Edle Ritter, bezaubernde Edelfräulein, mächtige Burganlagen, prachtvolle
Schlösser, Bilder von Schönheit und Reichtum. Dies alles fällt uns ein,
wenn wir an Adel denken. Die Landesausstellung vermittelte der
Reisegruppe anhand ausgewählter prachtvoller Exponate anschaulich das
vom Adel geprägte politische, gesellschaftliche und kulturelle Leben.
Der Adel besaß Privilegien und besondere Rechte, ihm gehörte der
Großteil an Grund und Boden, er wirkte an einflussreichen Stellen in der
Politik, hatte wichtige militärische Positionen inne und besetzte
höchste kirchliche Ämter.

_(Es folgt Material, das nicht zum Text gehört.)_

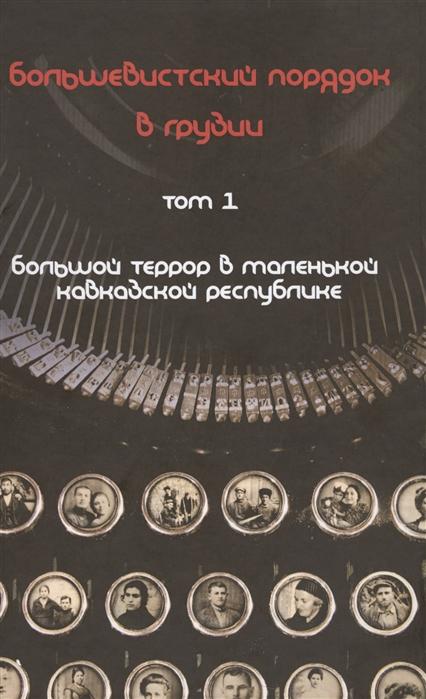 Большевистский порядок в Грузии Издание в двух томах Том 1 Большой террор в маленькой кавказской республике Том 2 Документы и статистика комплект из 2 книг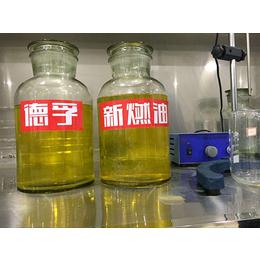 四川德孚新燃油 新能油氢能油技术服务总部4008077518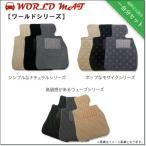 フロアマット ワールドマット(worldmat) ホンダ ステップワゴンスパーダ バタフライシート H15/6〜H17/5 RF5、RF6、RF7、RF8用 ワールドシリーズ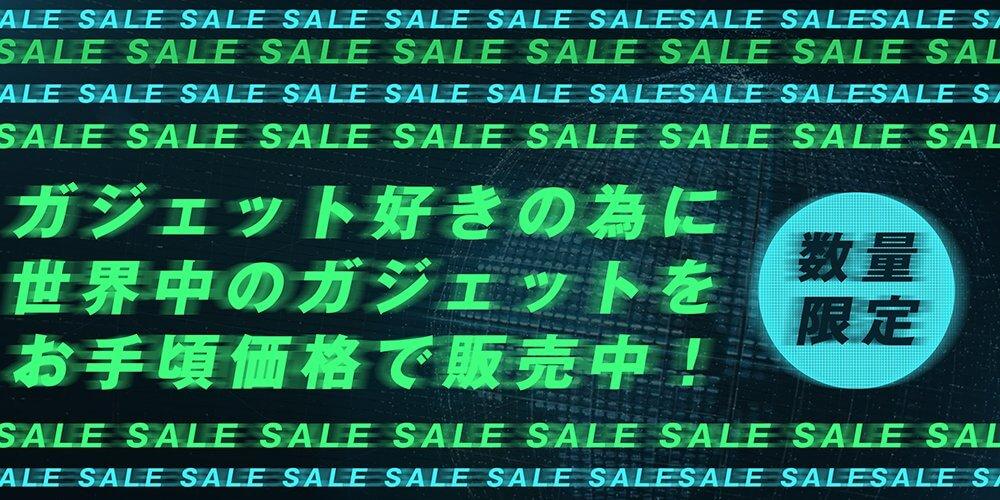 世界中のガジェットが格安価格で大セール!関税不要!英語不要!即日届くスピード発送!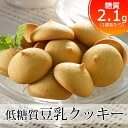 【糖質量1袋2.2g】『糖質オフ 豆乳クッキー』 糖質制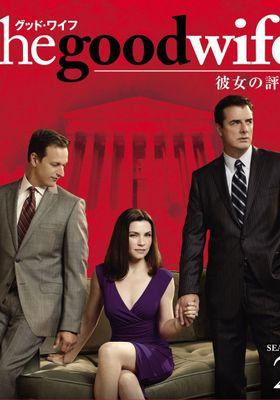 『グッド・ワイフ 彼女の評決 シーズン2』のポスター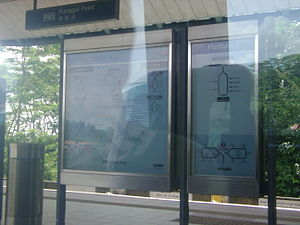 Punggol Point LRT View.JPG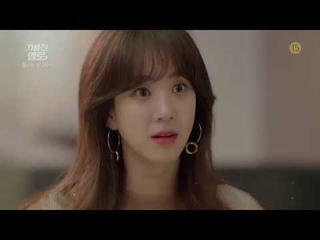 SBS [기름진 멜로] - 18년 7월 2일(월) 예고 / 'Wok of love' Preview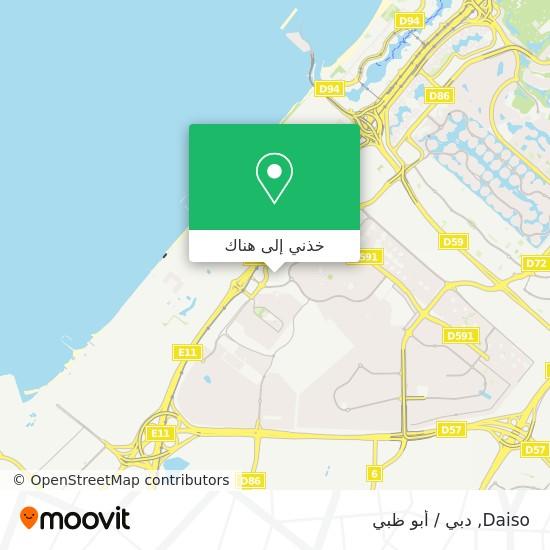 خريطة Daiso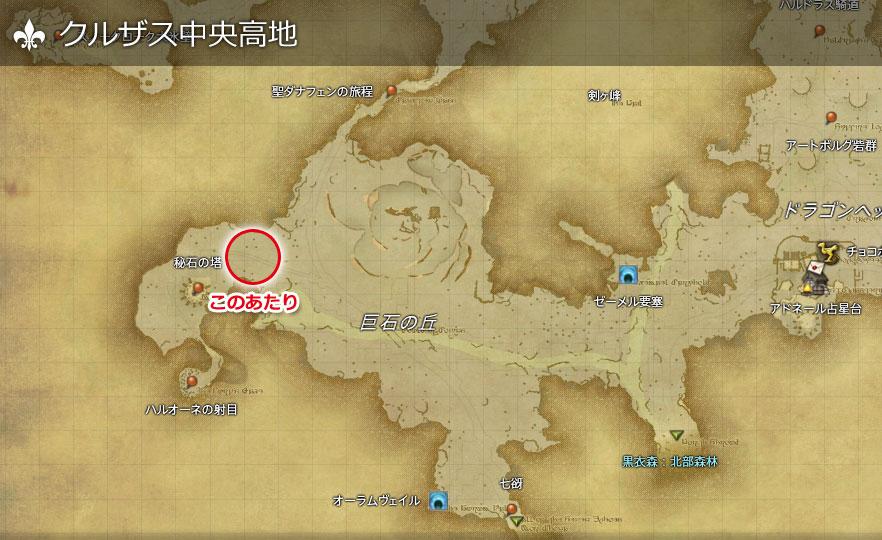 FF14 Fate発生場所 クルザス中央高地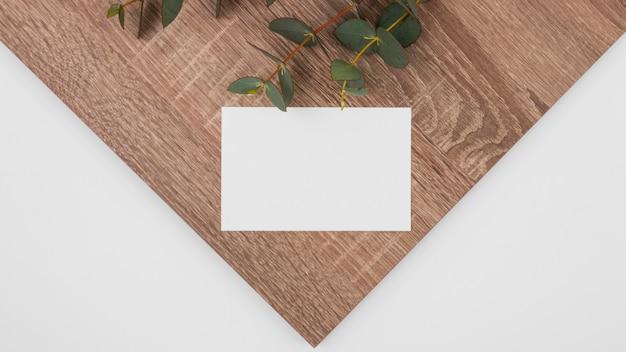 葉とカードの上面図最小構成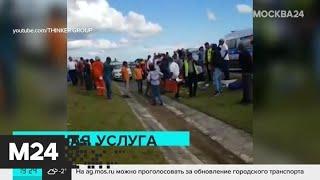 На Anex tour завели уголовное дело после аварии в Доминикане - Москва 24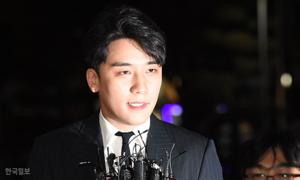 Seung Ri bị buộc tội môi giới mại dâm và biển thủ công quỹ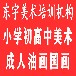 北京高考美術_北京高考美術培訓班_高中美術統考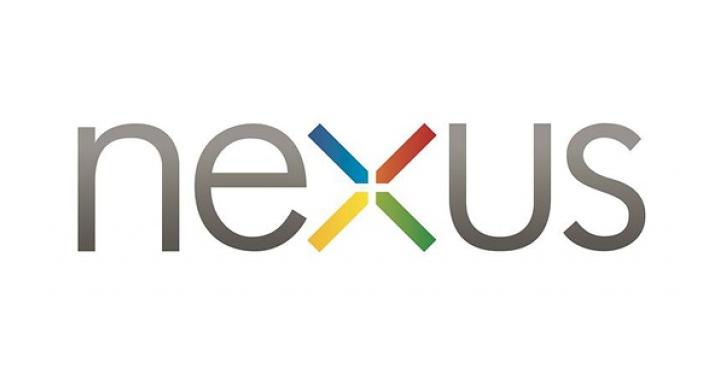 Galaxy Nexus od LG będzie miał braci!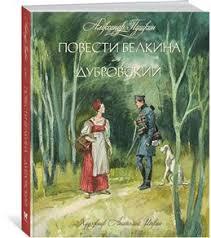 """<b>Книга</b> """"Повести Белкина. <b>Дубровский</b>"""" <b>Пушкин</b> А С - купить <b>книгу</b> в ..."""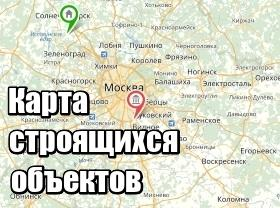 карта строящихся объектов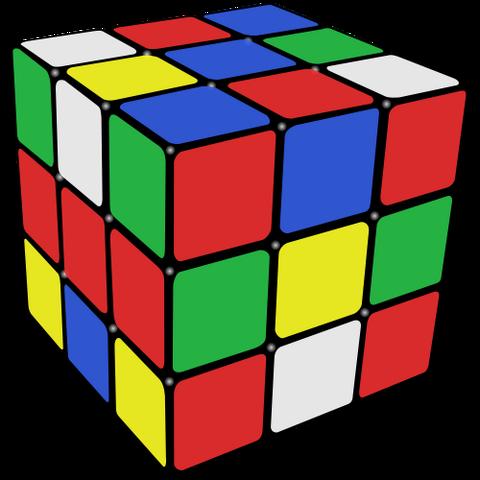 File:Rubiks cube scrambled.png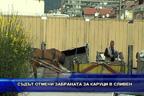 Съдът отмени забраната за каруци в Сливен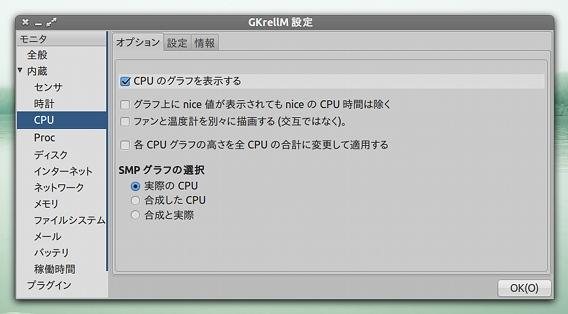 GKrellM Ubuntu システムモニタ CPUの詳細設定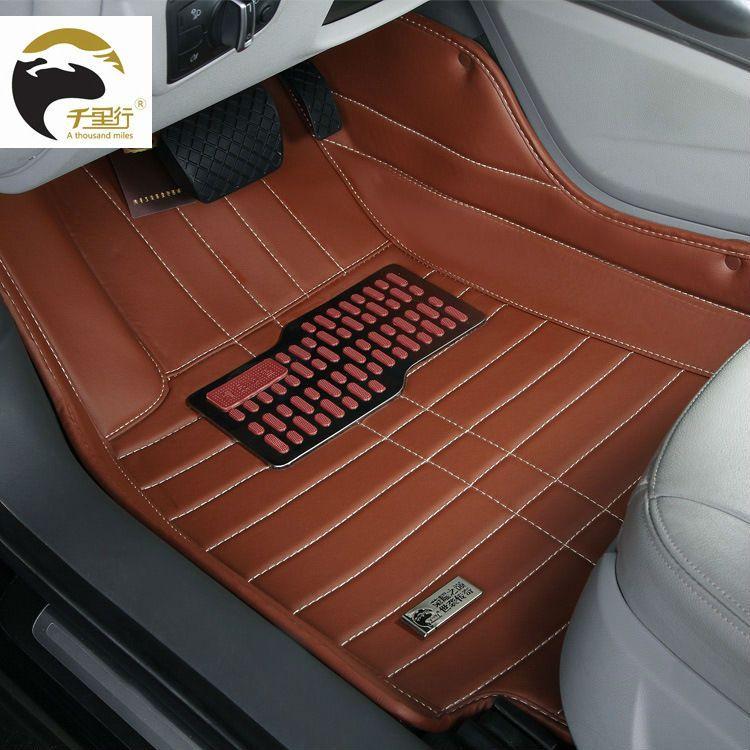 Car Floor Mats Pu Leather Waterproof Foot Rug For Mitsubishi Lancer Ex V3 5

Diese Sonderstellung behielt der Adel über
Jahrhunderte. Erst die Verfassung des Freistaats Bayern vom 14. August
1919 bestimmte: „Der bayerische Adel ist aufgehoben“ Seither ist der
Adelstitel nur mehr Teil des Namens. Prächtige Rüstungen und Waffen aus
der ehemaligen Rüstkammer von Schloß Hohenaschau, mittelalterliche
Handschriften und sakrale Kostbarkeiten, bedeutende Tafelbilder und
Gemälde, kunstvolle Gold- und Silberschmiedearbeiten, Urkunden, Modelle
und kuriose Besonderheiten aus in- und ausländischen Museen sowie von
zahlreichen privaten Leihgebern zeigten den Mitreisenden wichtige
Aspekte adeligen Lebens vom frühen Mittelalter bis in die Gegenwart.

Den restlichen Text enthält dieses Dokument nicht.